On Wed, Jan 08, 2025 at 08:22:07PM +0100, Jonas Oberhauser wrote:
Am 1/8/2025 um 7:47 PM schrieb Alan Stern:
On Wed, Jan 08, 2025 at 06:33:05PM +0100, Jonas Oberhauser wrote:
Am 1/7/2025 um 5:09 PM schrieb Alan Stern:
Is this really valid? In the example above, if there were no other
references to a or b in the rest of the program, the compiler could
eliminate them entirely.
In the example above, this is not possible, because the address of a/b have
escaped the function and are not deallocated before synchronization happens.
Therefore the compiler must assume that a/b are accessed inside the compiler
barrier.
I'm not quite sure what you mean by that, but if the compiler has access
to the entire program and can do a global analysis then it can recognize
cases where accesses that may seem to be live aren't really.
Even for trivial enough cases where the compiler has access to all the
source, compiler barriers should be opaque to the compiler.
Since it is opaque,
*a = 1;
compiler_barrier();
might as well be
*a = 1;
*d = *a; // *d is in device memory
and so in my opinion the compiler needs to ensure that the value of *a right
before the compiler barrier is 1.
Of course, only if the address of *a could be possibly legally known to the
opaque code in the compiler barrier.
What do you mean by "opaque code in the compiler barrier"? The
compiler_barrier() instruction doesn't generate any code at all; it
merely directs the compiler not to carry any knowledge about values
stored in memory from one side of the barrier to the other.
Note that it does _not_ necessarily prevent the compiler from carrying
knowledge that a memory location is unused from one side of the barrier
to the other.
However, I admit this objection doesn't really apply to Linux kernel
programming.
(Whether the result could count as OOTA is
open to question, but that's not the point.) Is it not possible that a
compiler might find other ways to defeat your intentions?
The main point (which I already mentioned in the previous e-mail) is if the
object is deallocated without synchronization (or never escapes the function
in the first place).
And indeed, any such case renders the added rule unsound.
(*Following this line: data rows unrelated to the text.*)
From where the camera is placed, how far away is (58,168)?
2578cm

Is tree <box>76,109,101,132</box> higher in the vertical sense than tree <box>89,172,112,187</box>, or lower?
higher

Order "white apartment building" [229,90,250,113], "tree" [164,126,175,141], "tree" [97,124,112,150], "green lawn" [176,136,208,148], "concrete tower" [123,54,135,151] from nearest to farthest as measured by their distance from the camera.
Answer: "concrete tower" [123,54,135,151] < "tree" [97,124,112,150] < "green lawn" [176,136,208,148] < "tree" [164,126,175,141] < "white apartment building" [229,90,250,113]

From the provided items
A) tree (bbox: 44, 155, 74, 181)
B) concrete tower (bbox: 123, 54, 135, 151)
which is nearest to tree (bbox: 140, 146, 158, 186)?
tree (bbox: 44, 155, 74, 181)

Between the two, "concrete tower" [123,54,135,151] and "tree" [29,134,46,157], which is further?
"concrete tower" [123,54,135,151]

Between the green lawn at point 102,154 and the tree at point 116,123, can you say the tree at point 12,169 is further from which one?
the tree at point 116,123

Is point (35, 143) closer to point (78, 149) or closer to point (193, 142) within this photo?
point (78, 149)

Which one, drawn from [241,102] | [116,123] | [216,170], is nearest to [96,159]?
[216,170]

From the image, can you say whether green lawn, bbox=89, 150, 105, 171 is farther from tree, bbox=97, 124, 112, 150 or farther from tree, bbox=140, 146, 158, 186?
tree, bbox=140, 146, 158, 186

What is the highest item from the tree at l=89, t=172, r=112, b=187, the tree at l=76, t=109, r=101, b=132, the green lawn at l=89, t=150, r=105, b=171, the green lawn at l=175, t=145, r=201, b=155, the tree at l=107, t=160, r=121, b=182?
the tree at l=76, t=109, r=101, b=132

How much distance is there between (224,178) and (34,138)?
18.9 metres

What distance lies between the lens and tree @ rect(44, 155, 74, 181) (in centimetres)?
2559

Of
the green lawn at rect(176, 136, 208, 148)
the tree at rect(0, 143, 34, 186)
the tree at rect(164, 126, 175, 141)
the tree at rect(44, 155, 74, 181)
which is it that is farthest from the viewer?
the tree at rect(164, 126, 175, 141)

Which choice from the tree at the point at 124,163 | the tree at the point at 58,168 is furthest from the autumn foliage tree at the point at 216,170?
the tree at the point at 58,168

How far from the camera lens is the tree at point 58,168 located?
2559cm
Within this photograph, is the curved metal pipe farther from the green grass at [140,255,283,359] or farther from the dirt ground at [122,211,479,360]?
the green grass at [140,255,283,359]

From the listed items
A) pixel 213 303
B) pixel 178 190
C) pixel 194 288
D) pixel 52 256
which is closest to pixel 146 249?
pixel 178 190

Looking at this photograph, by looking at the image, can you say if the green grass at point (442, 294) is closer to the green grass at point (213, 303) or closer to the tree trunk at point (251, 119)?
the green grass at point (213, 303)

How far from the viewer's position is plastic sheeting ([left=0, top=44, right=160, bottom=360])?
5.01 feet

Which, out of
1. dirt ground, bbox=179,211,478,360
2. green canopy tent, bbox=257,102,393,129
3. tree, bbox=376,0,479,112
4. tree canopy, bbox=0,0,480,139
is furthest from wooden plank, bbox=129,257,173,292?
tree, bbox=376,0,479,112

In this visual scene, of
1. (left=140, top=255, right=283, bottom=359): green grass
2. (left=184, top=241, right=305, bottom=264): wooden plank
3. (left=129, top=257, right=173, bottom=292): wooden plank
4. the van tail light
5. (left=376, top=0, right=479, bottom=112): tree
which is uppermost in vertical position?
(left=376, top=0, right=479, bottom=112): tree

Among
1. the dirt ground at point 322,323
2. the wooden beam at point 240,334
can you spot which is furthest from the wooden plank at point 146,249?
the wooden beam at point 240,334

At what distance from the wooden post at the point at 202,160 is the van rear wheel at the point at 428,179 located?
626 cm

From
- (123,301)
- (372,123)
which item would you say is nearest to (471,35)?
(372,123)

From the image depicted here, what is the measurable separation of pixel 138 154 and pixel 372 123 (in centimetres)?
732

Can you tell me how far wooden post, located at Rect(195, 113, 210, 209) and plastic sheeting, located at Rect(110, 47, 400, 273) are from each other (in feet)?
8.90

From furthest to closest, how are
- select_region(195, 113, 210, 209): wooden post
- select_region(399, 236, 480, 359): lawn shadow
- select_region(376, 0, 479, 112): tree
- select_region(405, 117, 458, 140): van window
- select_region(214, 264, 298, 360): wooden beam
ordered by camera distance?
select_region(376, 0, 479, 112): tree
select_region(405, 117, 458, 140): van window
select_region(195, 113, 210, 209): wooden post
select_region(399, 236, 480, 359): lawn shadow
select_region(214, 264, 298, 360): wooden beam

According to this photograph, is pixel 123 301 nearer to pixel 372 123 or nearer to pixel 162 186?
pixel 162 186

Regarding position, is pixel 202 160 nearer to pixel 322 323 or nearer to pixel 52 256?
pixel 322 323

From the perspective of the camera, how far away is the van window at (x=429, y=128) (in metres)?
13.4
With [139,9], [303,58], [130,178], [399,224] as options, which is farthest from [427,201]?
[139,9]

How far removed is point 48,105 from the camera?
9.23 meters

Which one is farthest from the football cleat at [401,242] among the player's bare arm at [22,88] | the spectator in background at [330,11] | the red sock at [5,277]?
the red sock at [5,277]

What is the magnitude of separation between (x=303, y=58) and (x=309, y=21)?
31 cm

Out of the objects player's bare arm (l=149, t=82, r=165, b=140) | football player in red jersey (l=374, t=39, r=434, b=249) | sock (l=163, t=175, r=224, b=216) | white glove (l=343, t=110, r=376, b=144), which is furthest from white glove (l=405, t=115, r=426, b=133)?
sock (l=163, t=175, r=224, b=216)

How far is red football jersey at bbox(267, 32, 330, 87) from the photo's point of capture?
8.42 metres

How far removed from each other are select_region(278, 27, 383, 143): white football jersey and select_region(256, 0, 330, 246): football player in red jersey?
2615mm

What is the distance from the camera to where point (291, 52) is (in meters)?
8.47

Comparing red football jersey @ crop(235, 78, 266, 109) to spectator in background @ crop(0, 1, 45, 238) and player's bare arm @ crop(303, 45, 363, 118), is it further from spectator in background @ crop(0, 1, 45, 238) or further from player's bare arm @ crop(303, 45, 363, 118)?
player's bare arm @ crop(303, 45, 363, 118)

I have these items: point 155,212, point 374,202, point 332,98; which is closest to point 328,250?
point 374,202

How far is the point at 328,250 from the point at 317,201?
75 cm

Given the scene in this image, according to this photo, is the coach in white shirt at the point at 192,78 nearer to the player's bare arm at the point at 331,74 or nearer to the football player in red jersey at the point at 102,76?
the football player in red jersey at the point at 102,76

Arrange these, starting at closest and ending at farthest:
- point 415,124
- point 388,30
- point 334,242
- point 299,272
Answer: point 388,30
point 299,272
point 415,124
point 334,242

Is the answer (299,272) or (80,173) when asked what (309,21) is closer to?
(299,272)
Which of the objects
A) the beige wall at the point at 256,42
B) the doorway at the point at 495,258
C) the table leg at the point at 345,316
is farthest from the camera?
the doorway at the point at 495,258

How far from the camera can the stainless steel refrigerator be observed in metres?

It is in a sense
unrelated to OOTA; cases where the load/store can be elided are never OOTA.
That is a matter of definition. In our paper, Paul and I described
instances of OOTA in which all the accesses have been optimized away as
"trivial".
Yes, by OOTA I mean a rwdep;rfe cycle.
In the absence of data races, such a cycle can't be optimized away because
it is created with volatile/compiler-barrier-protected accesses.
That wasn't true in the C++ context of the paper Paul and I worked on.
Of course, C++ is not our current context here.
What I was trying to get at above is that compiler-barrier protection
does not necessarily guarantee that non-volatile accesses can't be
optimized away. (However, it's probably safe for us to make such an
assumption here.)
It seems the ideal solution is to let Live be defined by the tools, which
should keep up with or exceed the analysis done by state-of-art compilers.
I don't think it works that way in practice. :-)